Based on SDCEP guidelines, when might periodontal surgery be indicated?
In sites where good quality non-surgical perio treatment has not resolved periodontal pocketing and there is ongoing inflammation/infection.
Perio pocketing greater than or equal to 6mm.
In cases with suitable patient, tooth and defect factors
- No medical contra-indications
- Teeth of reasonable prognosis
- Infra-bony defects, furcation disease
What patient factors need to be taken into consideration for perio surgery?
Oral hygiene- less than 20% plaque and less than 10% margin bleeding.
Quality of maintenance available and patient access to it
Ability of patient to tolerate procedure
Likely patient compliance in terms of maintenance after surgery
Cost and patient acceptance
Aesthetic of the site and the potential for post-op recession
What tooth factors need to be taken into consideration for perio surgery?

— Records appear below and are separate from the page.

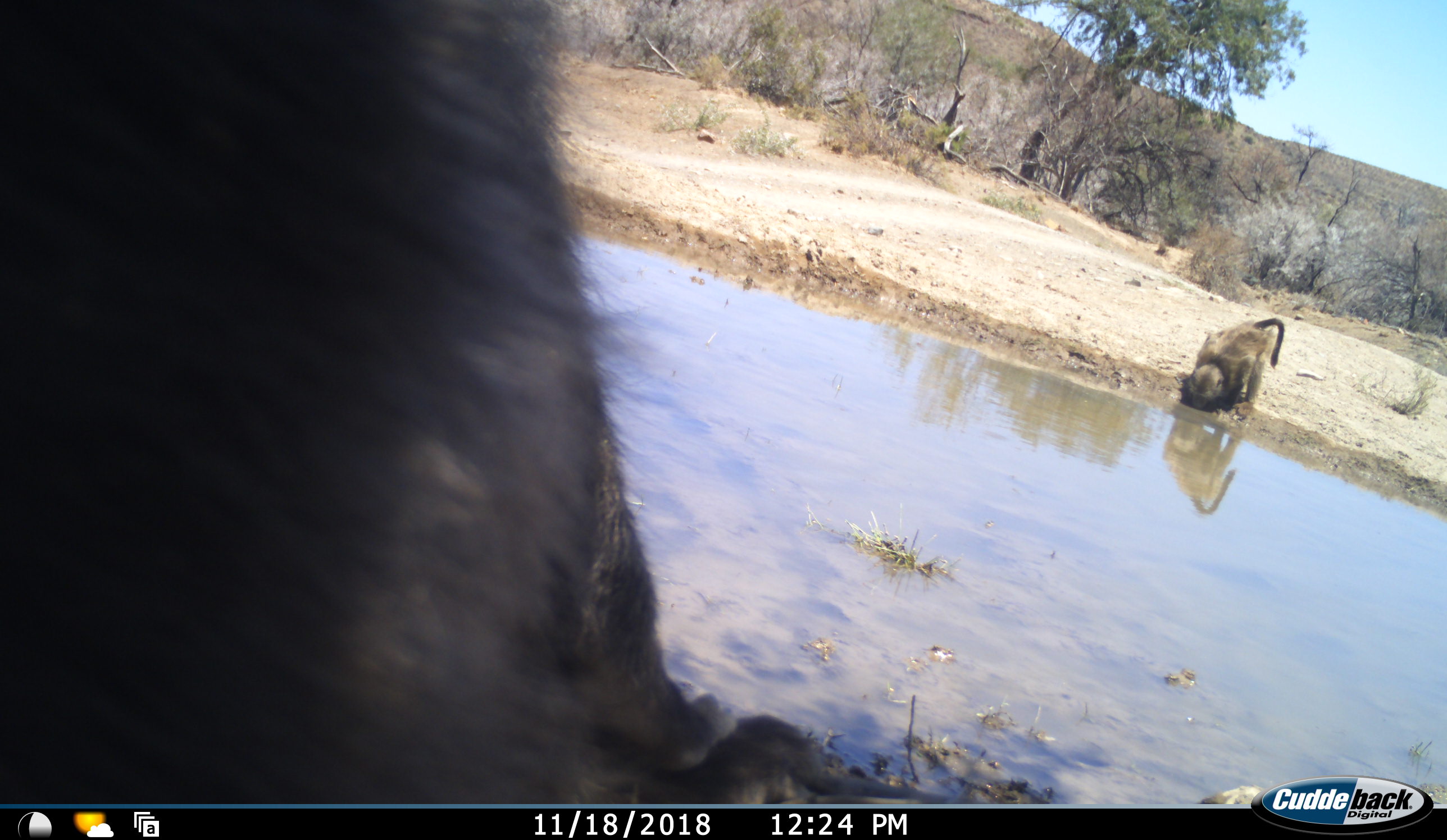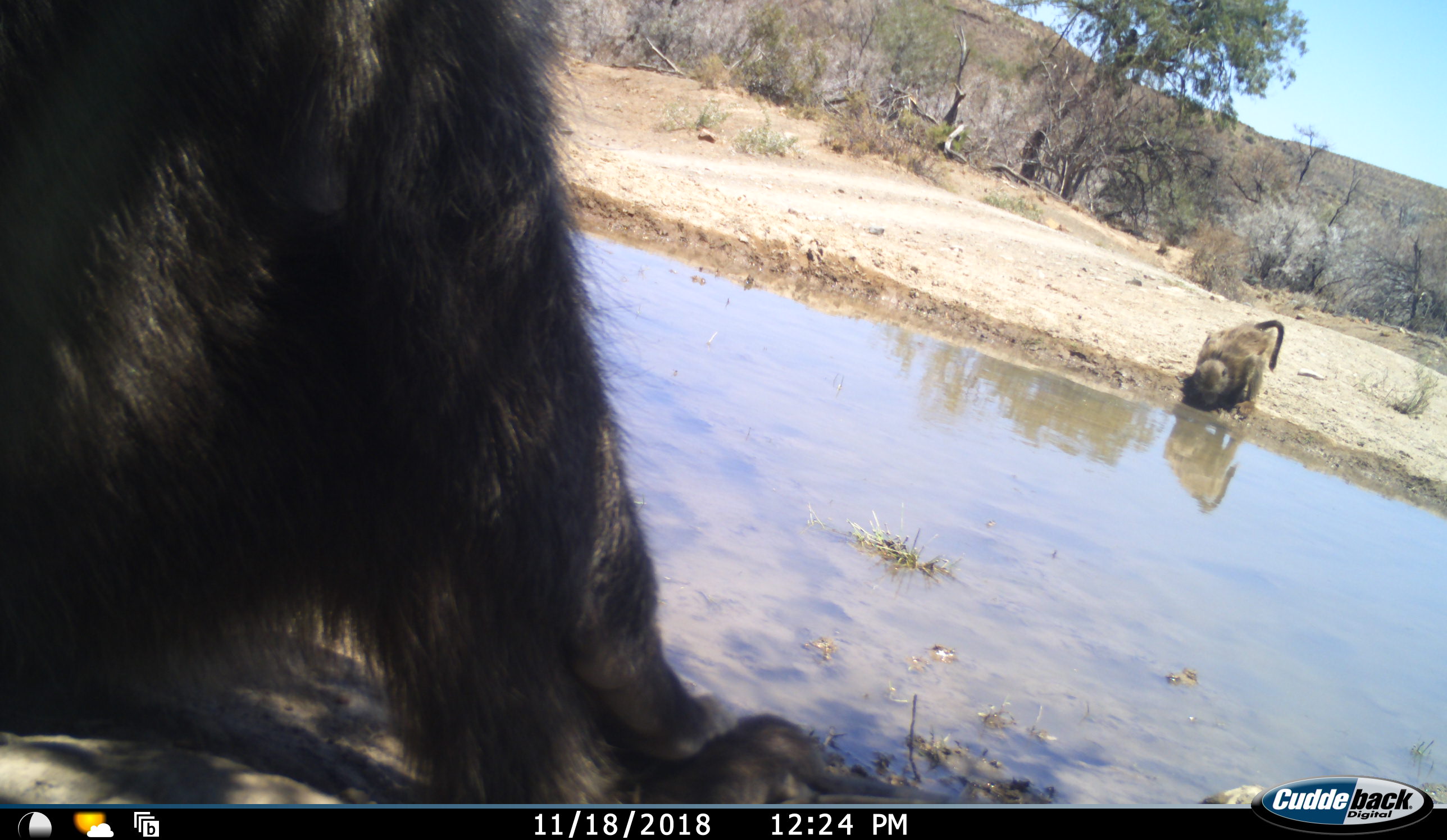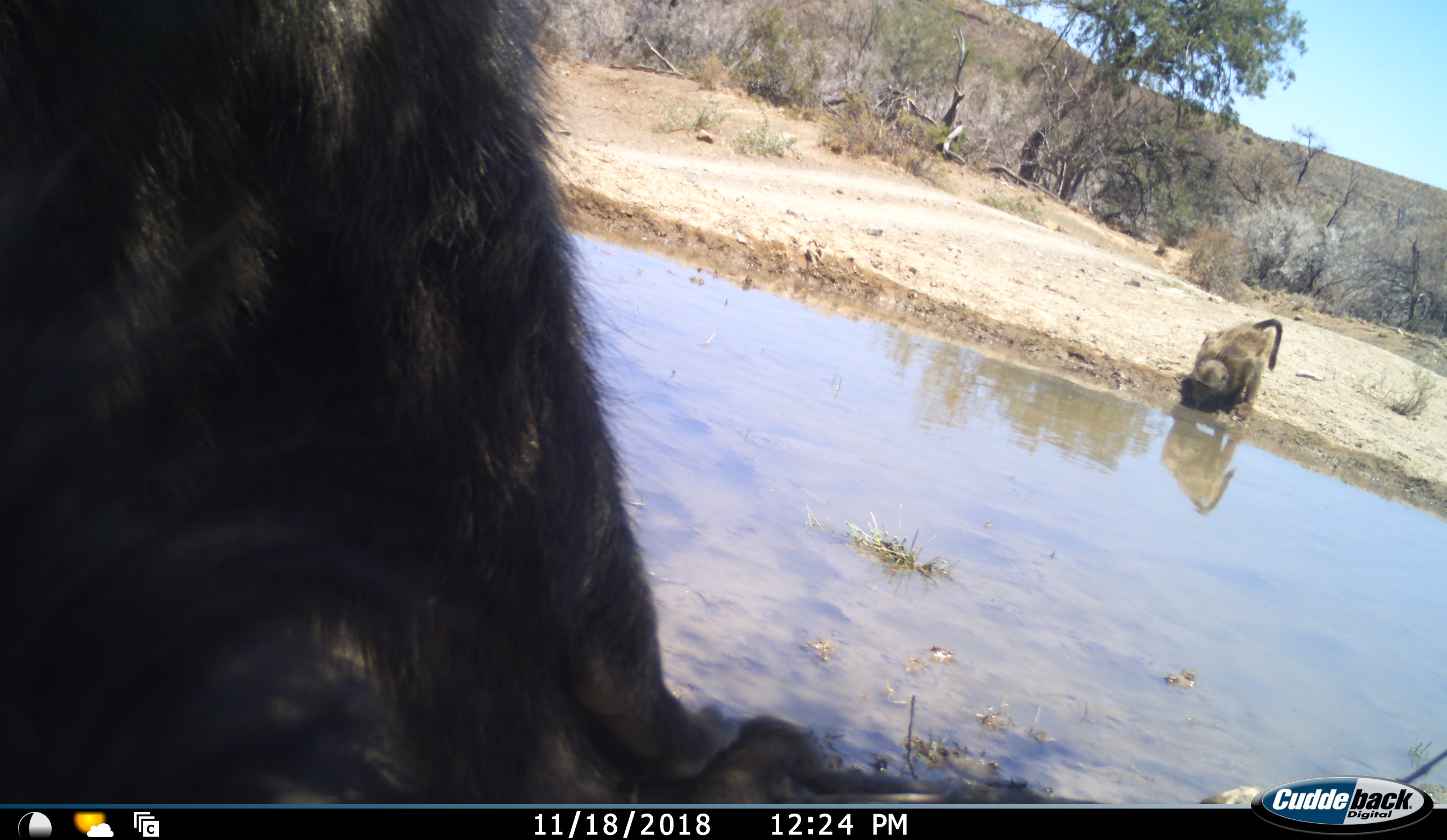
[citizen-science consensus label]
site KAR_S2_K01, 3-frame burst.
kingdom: Animalia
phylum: Chordata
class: Mammalia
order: Primates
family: Cercopithecidae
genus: Papio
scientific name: Papio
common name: baboon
Baboon (Papio), count 2. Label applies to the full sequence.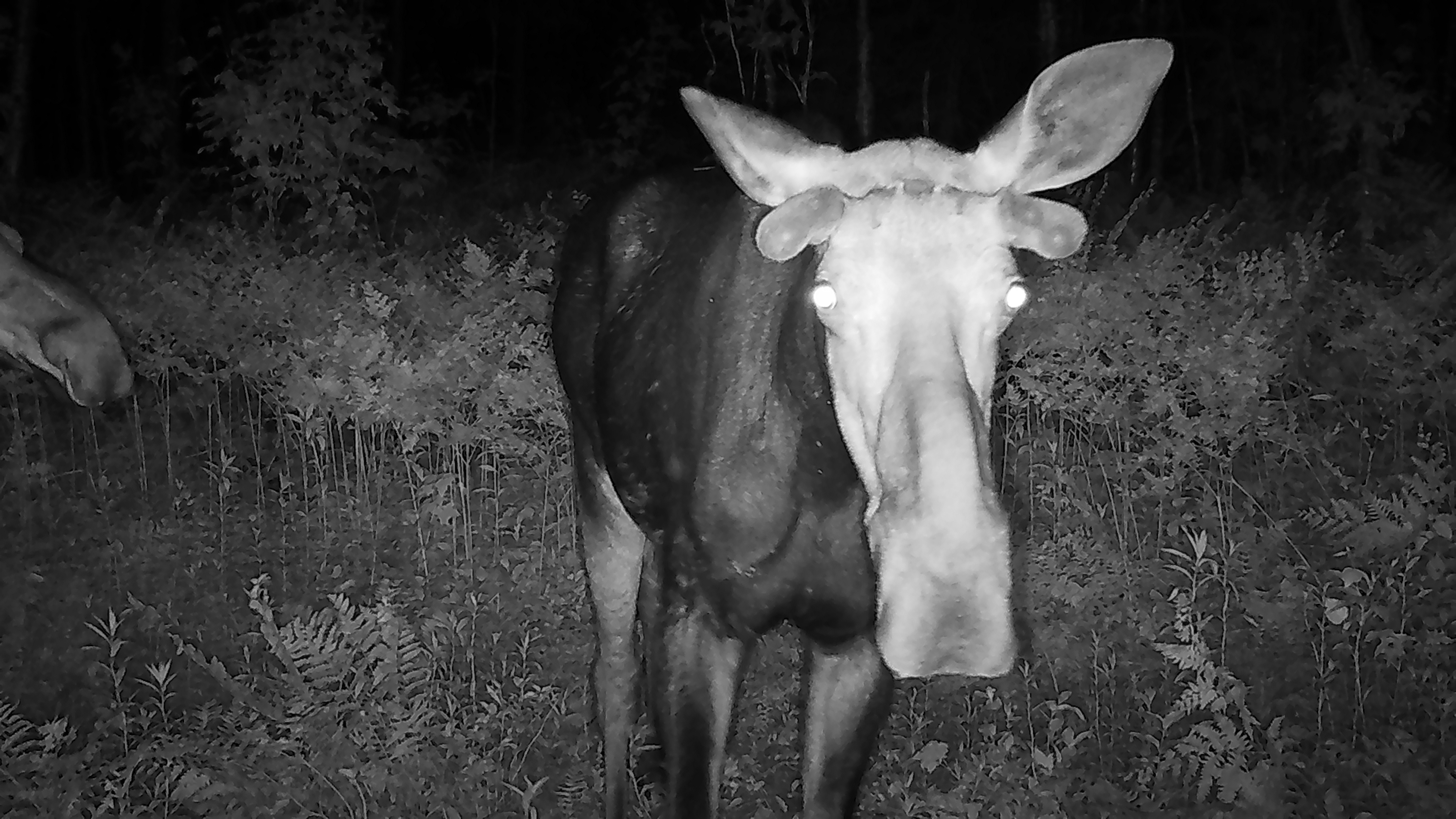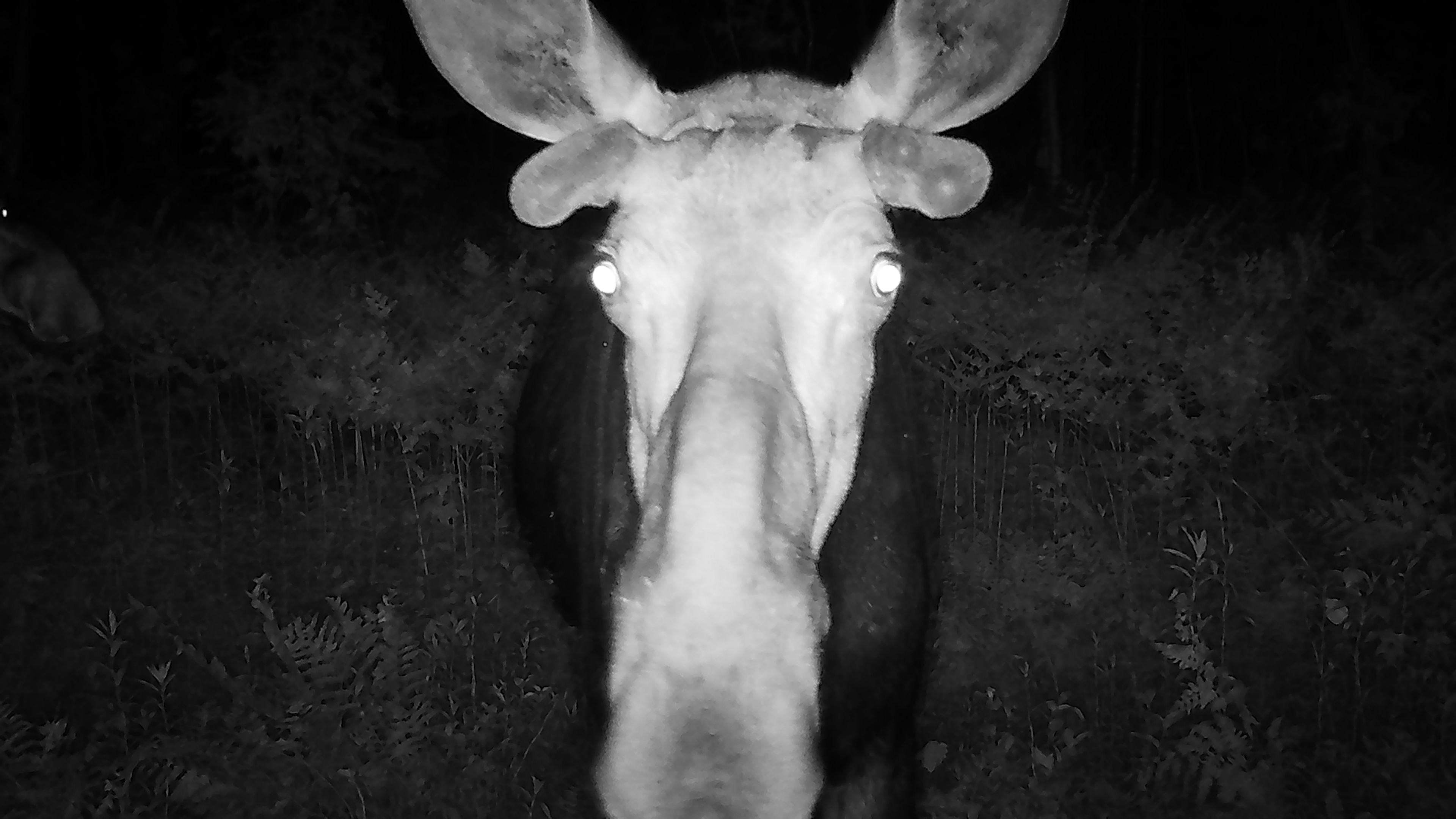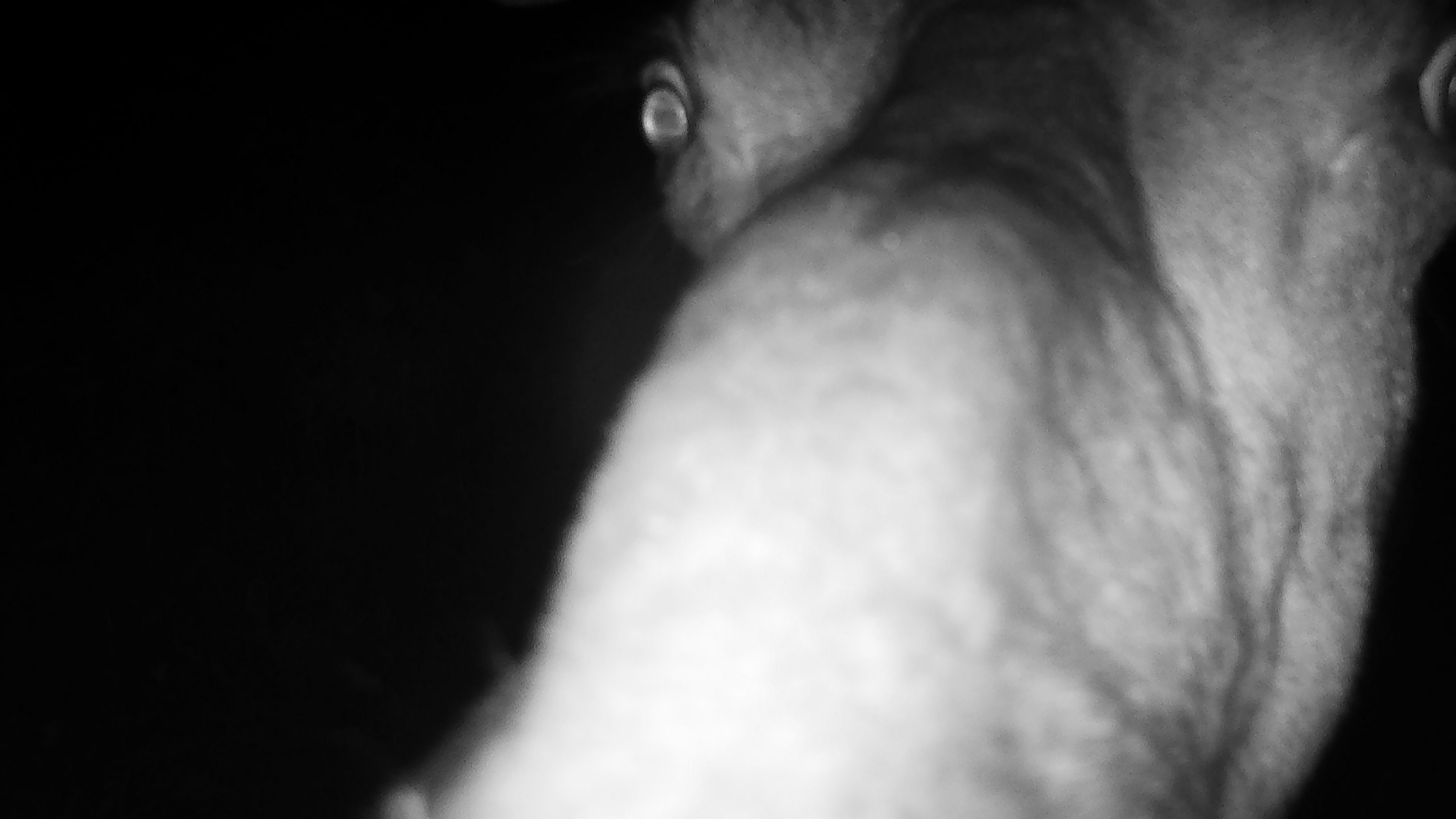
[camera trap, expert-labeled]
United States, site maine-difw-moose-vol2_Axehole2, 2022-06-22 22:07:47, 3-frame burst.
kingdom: Animalia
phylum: Chordata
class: Mammalia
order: Artiodactyla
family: Cervidae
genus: Alces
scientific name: Alces alces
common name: moose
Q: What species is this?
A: Moose (Alces alces).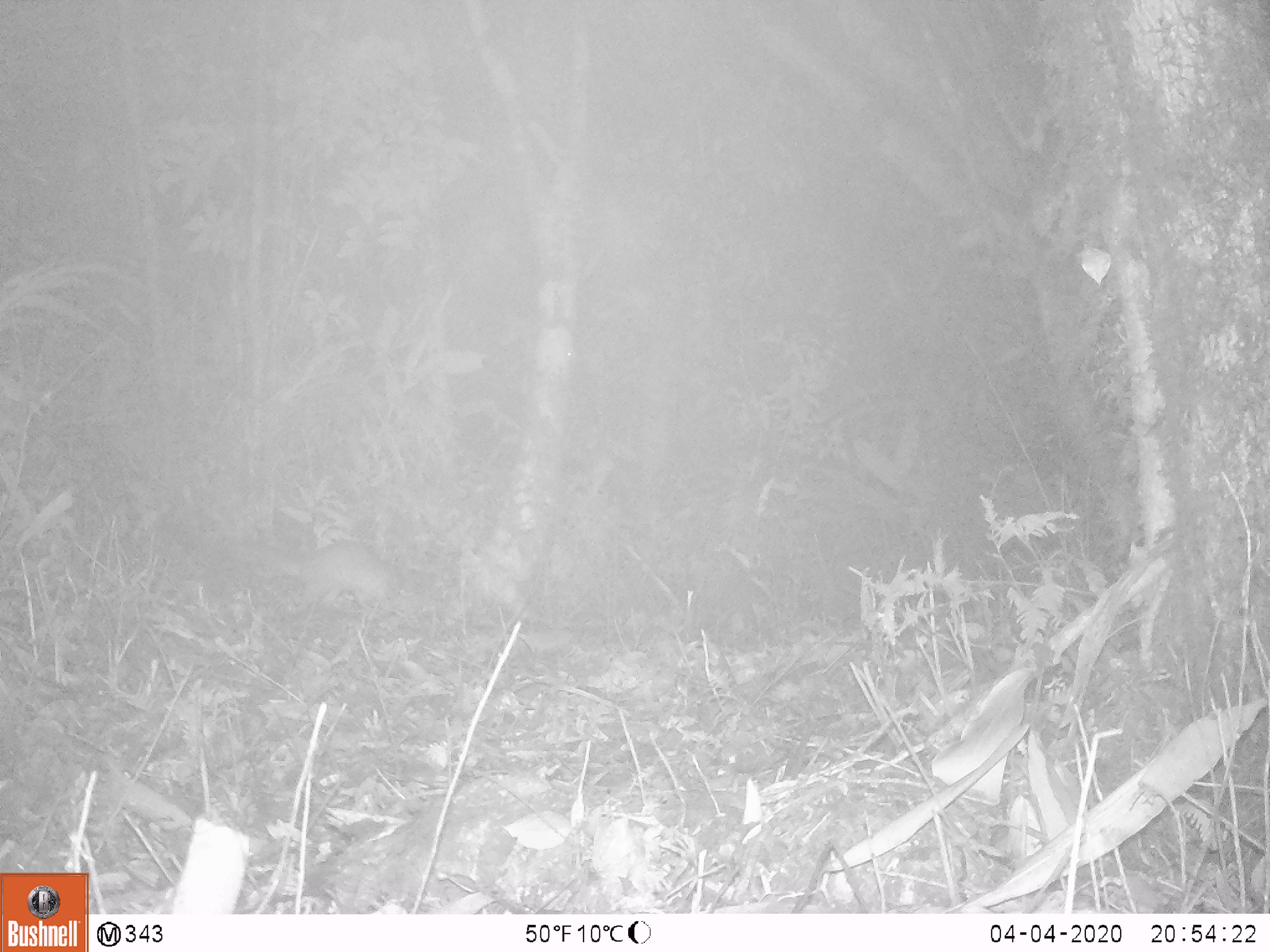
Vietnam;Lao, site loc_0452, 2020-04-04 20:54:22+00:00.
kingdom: Animalia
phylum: Chordata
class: Mammalia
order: Carnivora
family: Mustelidae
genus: Melogale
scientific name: Melogale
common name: ferret badger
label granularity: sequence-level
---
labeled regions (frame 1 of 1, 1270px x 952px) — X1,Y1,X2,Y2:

Access to non-responding sites
Shape of defect
Prosthodontics/endodontic consideration
Tooth position/anatomy
- tilting
- over-eruption
- proximity of adjacent roots
- enamel pearls
- ridges/root grooves
What systemic/medical factors need to be taken into consideration for perio surgery?
Smoking- impairs wound healing, significantly reduces the chance of improvement from surgical intervention
Unstable angina, uncontrolled hypertension, MI/stroke within 6 months.